Cache Coherency — The H7 Gotcha

AXI SRAM goes through the Cortex-M7's L1 data cache. This means the CPU might be reading a cached copy of memory while DMA writes new data to the actual SRAM. They get out of sync.

Two solutions:

  1. Avoid the problem: Put DMA buffers in SRAM1-3 (not cached). This is the simplest approach and what Embassy does by default for its DMA buffers.
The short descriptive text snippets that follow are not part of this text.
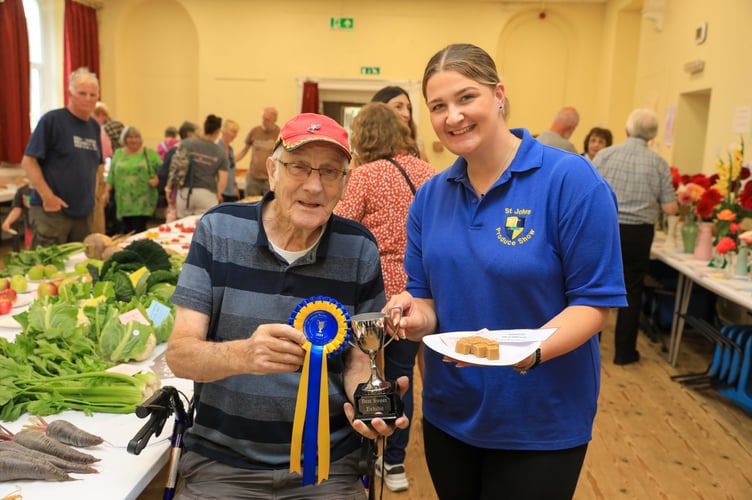 Derek Clarke presenting Anna McKeown with a new trophy (Clarke Cup) for the best sweet exhibit in Show.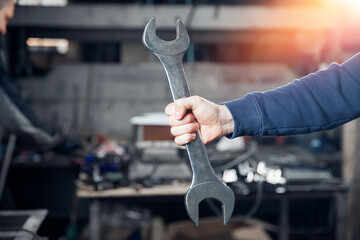 Wrench in hands of professional turner man metal working on factory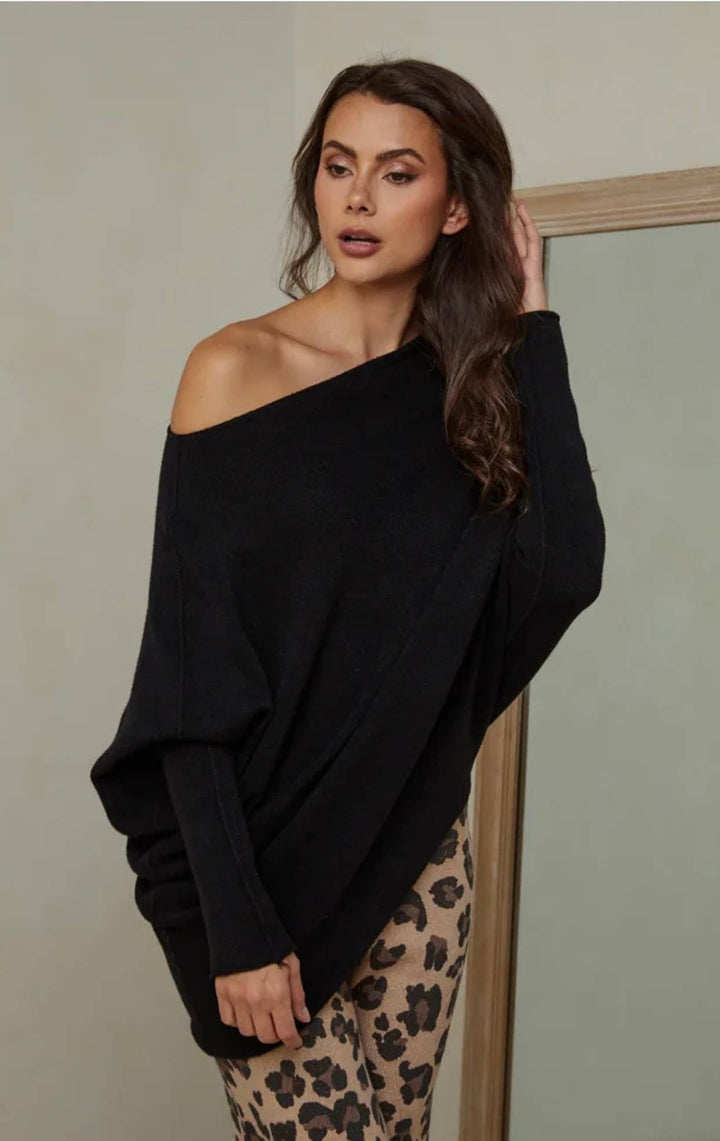 Woman wearing a black off-shoulder sweater and leopard print pants against a plain background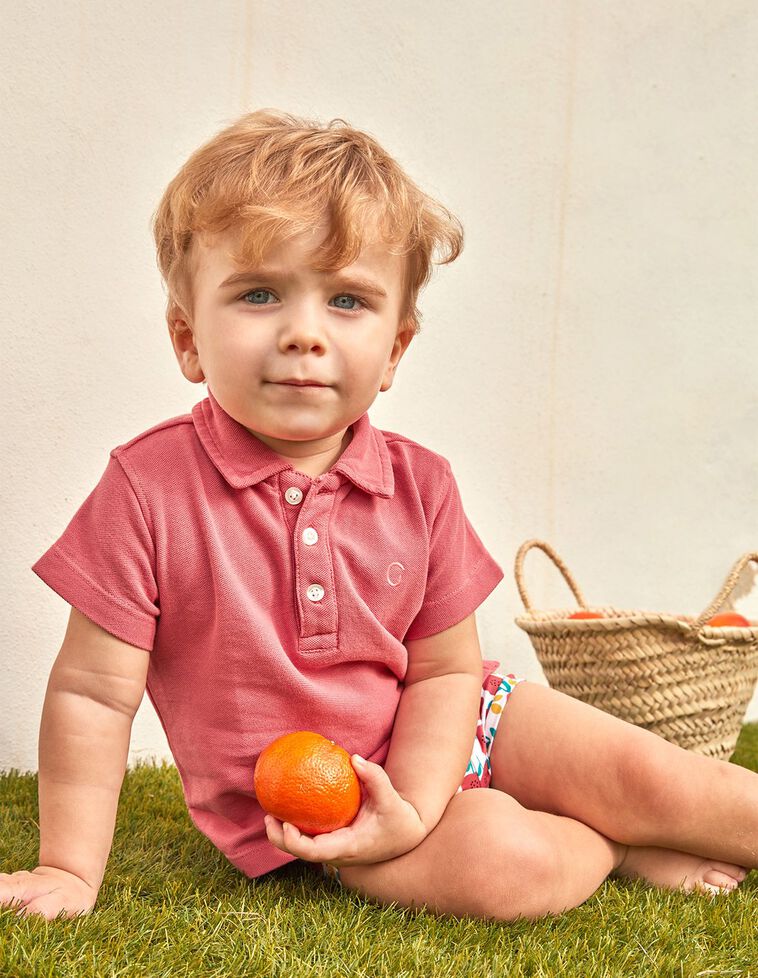 Polo in piqué color corallo 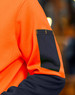 A Hi-Vis two-tone water-resistant fleece hoodie in bright orange and black, featuring a contrast pocket on the sleeve.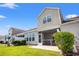 Exterior elevation with a well manicured lawn, screened porch, and pleasant backyard view at 121 Parmelee Dr. # D, Murrells Inlet, SC 29576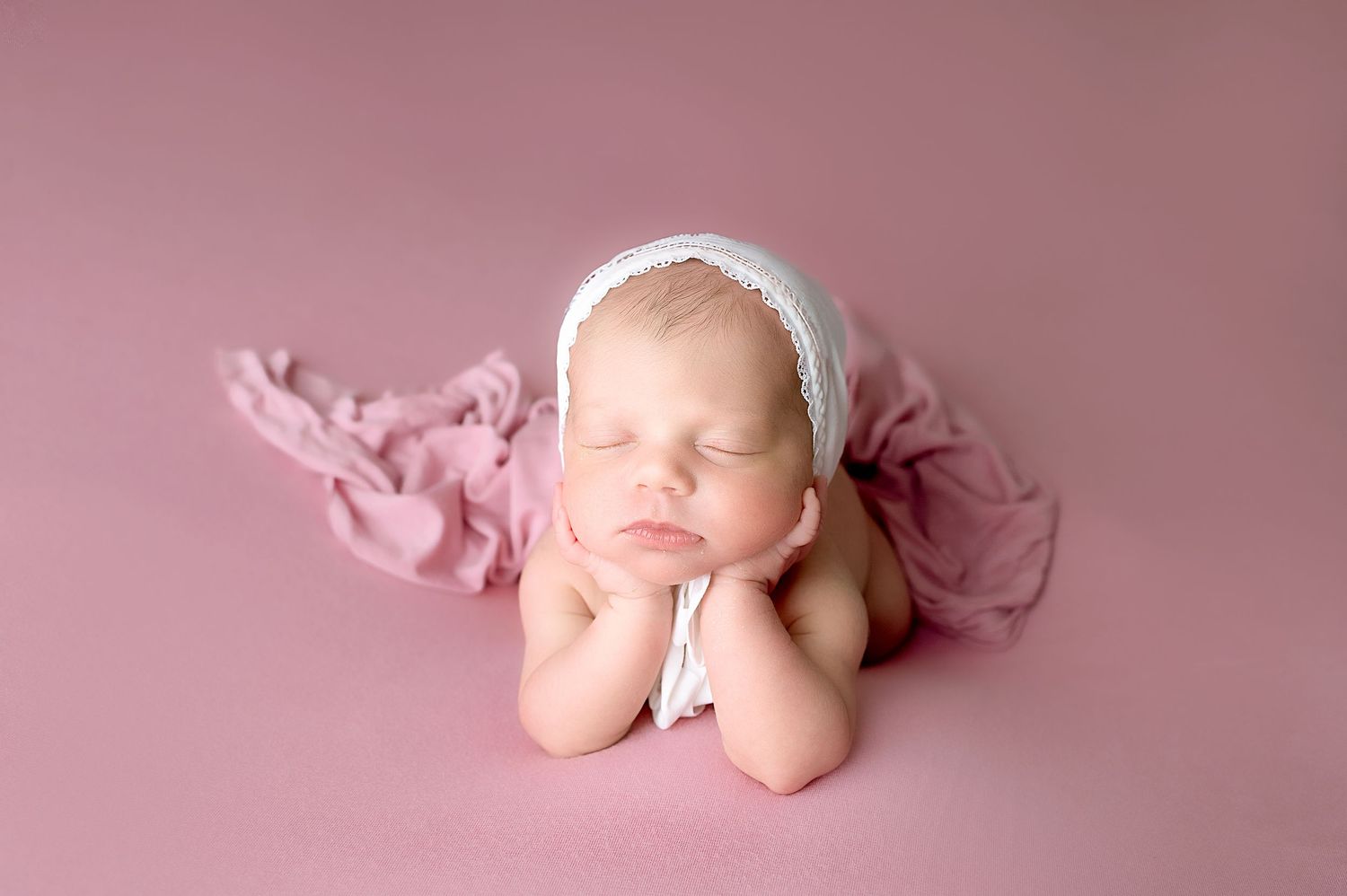 Artistic newborn photography series with baby on pink backdrop in gentle poses.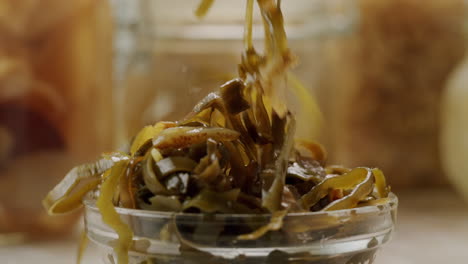 japanese wakame sea weed laminaria chuka fermented food. close-up on a detail of hiyashi wakame chuka or seaweed salad or seaweed with sesame seeds on a plate. top view. seafood background.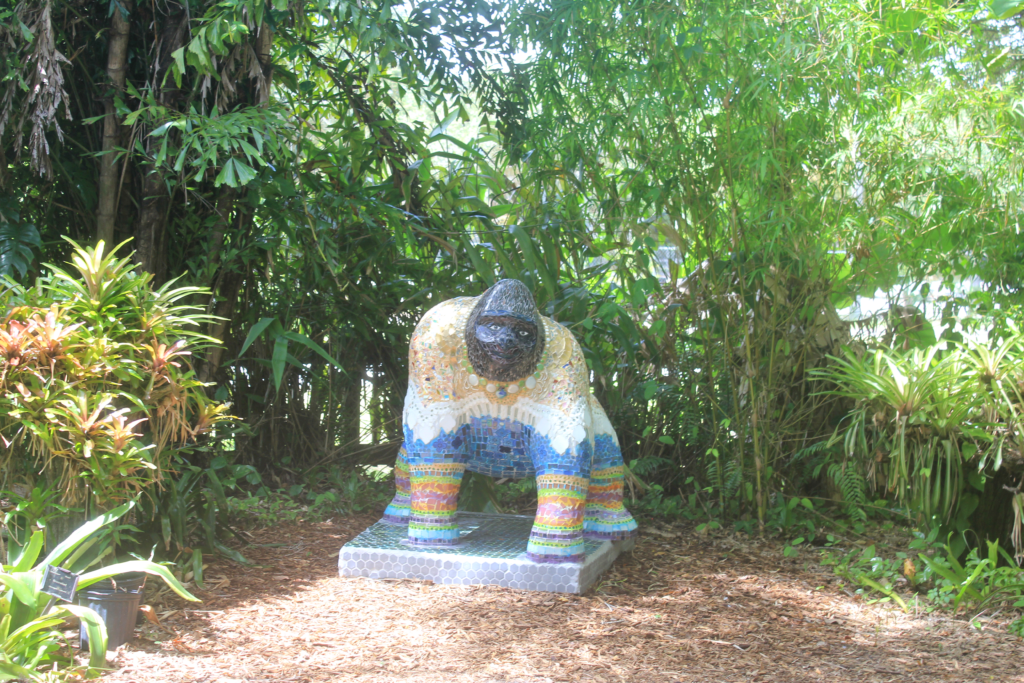 Mosaic gorilla statue in the rainforest garden.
  2. Manage the cache: Invalidate the cache before reading DMA results, clean the cache before starting a DMA write. This is error-prone and rarely worth the complexity.

#![allow(unused)]
fn main() {
// The easy way: just use the right memory region
#[link_section = ".sram1_bss"]
static mut ADC_DMA_BUF: [u16; 256] = [0u16; 256];
// No cache worries — SRAM1 is not cached
}

Practical Advice

For F0, G0, F1, F3, L0, L4, G4 — do not worry about any of this. You have one RAM, everything works with DMA, there is no cache. Use the default linker script and move on.

For F4 — be aware of CCM. If DMA mysteriously fails, check whether your buffer is in CCM. Otherwise, treat it like the simple chips.

For H7 — take 30 minutes to set up your linker script correctly at the start of the project. Put DMA buffers in SRAM1. Put your stack and hot variables in DTCM. Use AXI SRAM for large CPU-only data. Then you can stop thinking about it for the rest of the project.

Fun Fact: The STM32H7's total internal RAM (over 1MB) is larger than the entire Flash memory of many STM32F0 chips. Memory architecture reflects the enormous range of complexity in the STM32 family.

Summary

Chip FamilyMemory ModelKey Concern
F0, G0, L0One RAM, simpleNone
F1, F3, L4, G4One RAM, simpleNone
F4Main SRAM + CCMCCM is CPU-only, no DMA
F7Multiple SRAM + cacheCache coherency with DMA
H77 RAM regions + cacheRegion placement for DMA, cache coherency

Start simple. Graduate to complexity only when your chip demands it.